La campaña antimalaria no se podía parar, los doctores de la facultad de Medicina de la Universidad llegarían al día siguiente y estaba previsto que los tres galenos se alojarían en la casa de Rosendo que vivía solo y disponía de tres dormitorios; la vivienda de Vítor Manuel estaba llena con su: mujer, yerno Rafael, hijo Rosendo Jr., sobrino Remigio, Santiago, amigo de los chicos y Cornelio otro amiguito y vecino del Mandur.

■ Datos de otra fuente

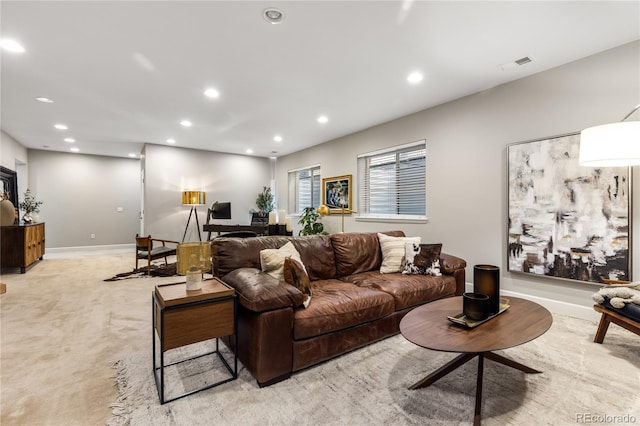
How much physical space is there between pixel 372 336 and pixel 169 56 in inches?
124

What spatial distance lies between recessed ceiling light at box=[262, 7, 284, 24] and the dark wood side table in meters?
2.04

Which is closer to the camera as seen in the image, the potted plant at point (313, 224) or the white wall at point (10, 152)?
the white wall at point (10, 152)

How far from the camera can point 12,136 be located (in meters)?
5.79

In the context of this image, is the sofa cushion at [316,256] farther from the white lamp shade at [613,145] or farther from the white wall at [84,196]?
the white wall at [84,196]

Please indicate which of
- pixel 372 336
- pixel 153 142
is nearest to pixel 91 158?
pixel 153 142

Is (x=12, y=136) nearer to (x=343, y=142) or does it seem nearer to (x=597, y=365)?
(x=343, y=142)

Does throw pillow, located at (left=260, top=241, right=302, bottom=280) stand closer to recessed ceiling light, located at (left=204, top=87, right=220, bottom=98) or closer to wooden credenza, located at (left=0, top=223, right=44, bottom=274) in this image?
recessed ceiling light, located at (left=204, top=87, right=220, bottom=98)

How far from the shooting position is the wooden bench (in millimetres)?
2082

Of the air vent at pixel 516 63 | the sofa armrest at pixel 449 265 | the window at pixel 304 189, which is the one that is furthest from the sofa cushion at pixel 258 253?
the window at pixel 304 189

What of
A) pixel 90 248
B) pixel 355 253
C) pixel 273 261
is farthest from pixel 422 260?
pixel 90 248

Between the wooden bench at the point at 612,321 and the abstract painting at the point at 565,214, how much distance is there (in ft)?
1.89

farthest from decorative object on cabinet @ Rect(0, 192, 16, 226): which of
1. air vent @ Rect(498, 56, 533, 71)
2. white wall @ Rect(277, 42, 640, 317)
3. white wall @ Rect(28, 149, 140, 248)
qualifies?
air vent @ Rect(498, 56, 533, 71)

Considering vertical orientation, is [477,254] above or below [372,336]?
above

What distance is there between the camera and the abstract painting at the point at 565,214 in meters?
2.67
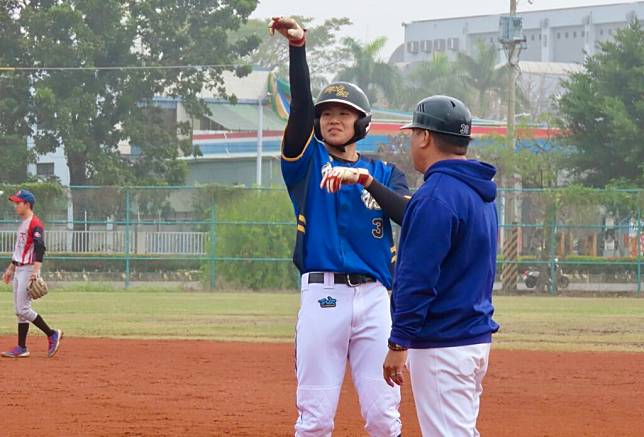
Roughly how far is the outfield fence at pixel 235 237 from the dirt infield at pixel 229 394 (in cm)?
1404

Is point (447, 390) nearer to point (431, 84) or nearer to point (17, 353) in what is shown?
point (17, 353)

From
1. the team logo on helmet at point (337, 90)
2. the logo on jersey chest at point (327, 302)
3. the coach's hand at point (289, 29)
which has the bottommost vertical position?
the logo on jersey chest at point (327, 302)

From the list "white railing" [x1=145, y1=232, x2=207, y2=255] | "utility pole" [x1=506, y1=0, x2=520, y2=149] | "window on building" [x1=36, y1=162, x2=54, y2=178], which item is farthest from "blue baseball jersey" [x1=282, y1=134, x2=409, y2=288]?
"window on building" [x1=36, y1=162, x2=54, y2=178]

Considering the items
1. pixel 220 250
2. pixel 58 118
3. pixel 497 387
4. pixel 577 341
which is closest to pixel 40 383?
pixel 497 387

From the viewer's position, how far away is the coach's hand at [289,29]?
5551mm

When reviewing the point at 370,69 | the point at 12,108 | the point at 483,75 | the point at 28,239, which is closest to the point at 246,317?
the point at 28,239

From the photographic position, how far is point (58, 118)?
3991cm

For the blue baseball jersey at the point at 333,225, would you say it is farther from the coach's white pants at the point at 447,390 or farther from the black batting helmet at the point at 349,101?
the coach's white pants at the point at 447,390

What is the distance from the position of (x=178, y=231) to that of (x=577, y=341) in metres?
15.1

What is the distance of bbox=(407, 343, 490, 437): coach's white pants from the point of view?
4668 millimetres

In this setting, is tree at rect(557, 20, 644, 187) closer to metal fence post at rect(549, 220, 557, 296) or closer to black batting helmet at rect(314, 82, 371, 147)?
metal fence post at rect(549, 220, 557, 296)

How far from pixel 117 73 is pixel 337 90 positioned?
121ft

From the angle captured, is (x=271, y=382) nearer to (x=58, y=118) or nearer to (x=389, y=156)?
(x=58, y=118)

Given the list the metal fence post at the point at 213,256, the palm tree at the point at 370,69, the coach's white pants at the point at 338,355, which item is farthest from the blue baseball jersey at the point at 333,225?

Todos los pelados estaban en los doce años y habían concluido la primaria.
Víctor Manuel preguntó a Javier:
—¿Qué hacemos ahora para alojar a las visitas?, pues no se podía disponer de la casa vecina que estaba cerrada.
Rafael respondió.
—Hay dos opciones: habilitamos la sala, colocando mamparas para dividirla en tres cubículos o les ubicamos en el cuarto oscuro junto a la destilación.
Víctor Manuel descartó la última opción; los médicos podían quedarse dormidos de largo por la acción del elixir de los dioses y levantarse tarde para atender las consultas. Con sábanas y carrizos habilitaron tres cubículos en la sala.

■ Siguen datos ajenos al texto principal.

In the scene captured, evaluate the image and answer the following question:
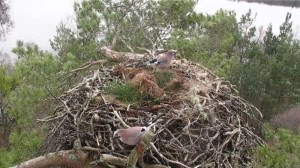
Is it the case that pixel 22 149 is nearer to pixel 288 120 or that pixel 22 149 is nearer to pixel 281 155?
pixel 281 155

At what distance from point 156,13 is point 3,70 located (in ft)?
10.3

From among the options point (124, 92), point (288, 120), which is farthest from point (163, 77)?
point (288, 120)

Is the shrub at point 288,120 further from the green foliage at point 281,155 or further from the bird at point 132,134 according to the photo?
the bird at point 132,134

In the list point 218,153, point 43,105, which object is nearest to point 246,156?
point 218,153

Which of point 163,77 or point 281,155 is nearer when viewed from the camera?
point 163,77

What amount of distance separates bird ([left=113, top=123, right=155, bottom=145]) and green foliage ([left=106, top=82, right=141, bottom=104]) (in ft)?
1.95

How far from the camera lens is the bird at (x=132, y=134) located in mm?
3162

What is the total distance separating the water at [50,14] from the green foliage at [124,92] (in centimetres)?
1720

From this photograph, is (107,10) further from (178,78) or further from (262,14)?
(262,14)

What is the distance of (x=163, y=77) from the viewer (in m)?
4.18

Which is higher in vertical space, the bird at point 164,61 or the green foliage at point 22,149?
the bird at point 164,61

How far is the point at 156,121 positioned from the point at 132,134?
0.30 meters

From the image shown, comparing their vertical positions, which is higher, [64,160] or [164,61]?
[164,61]

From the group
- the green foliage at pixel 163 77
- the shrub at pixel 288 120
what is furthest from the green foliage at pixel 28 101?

—Rafael —acotó—, solo hay un baño y una ducha para todos los habitantes de la casa.
—Ni modo, tendremos que hacer cola para el chulla baño —respondió Víctor Manuel.

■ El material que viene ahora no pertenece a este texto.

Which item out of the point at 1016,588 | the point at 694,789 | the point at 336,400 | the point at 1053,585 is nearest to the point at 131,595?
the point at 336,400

Al día siguiente, Rosendo Jr, Remigio, Santiago y Cornelio, fueron a recibir a los médicos en el atajo que divide Tamarindo Húmedo de la Feria. Remigio había quedado huérfano tempranamente de padre que murió cuando en pleno ejercicio profesional se contagió de viruela. Su madre quedó a cargo de él y de sus seis hermanos que tuvo que vender la hacienda en Gibones y la casa en Tumipamba para dar de comer y educar a tanto hijo.
Los tres doctores llegaron por la tarde, molidos de cabalgar por más de cuarenta kilómetros por un camino de herradura. Los dos chicos saludaron primero con el doctor Enrique, el más bajito de todos, quien lideraba el grupo de profesores de la Facultad de Medicina de la Universidad; luego con el doctor Vicente, más joven que Enrique y por último con el doctor Medardo, el menor de todos, recién graduado.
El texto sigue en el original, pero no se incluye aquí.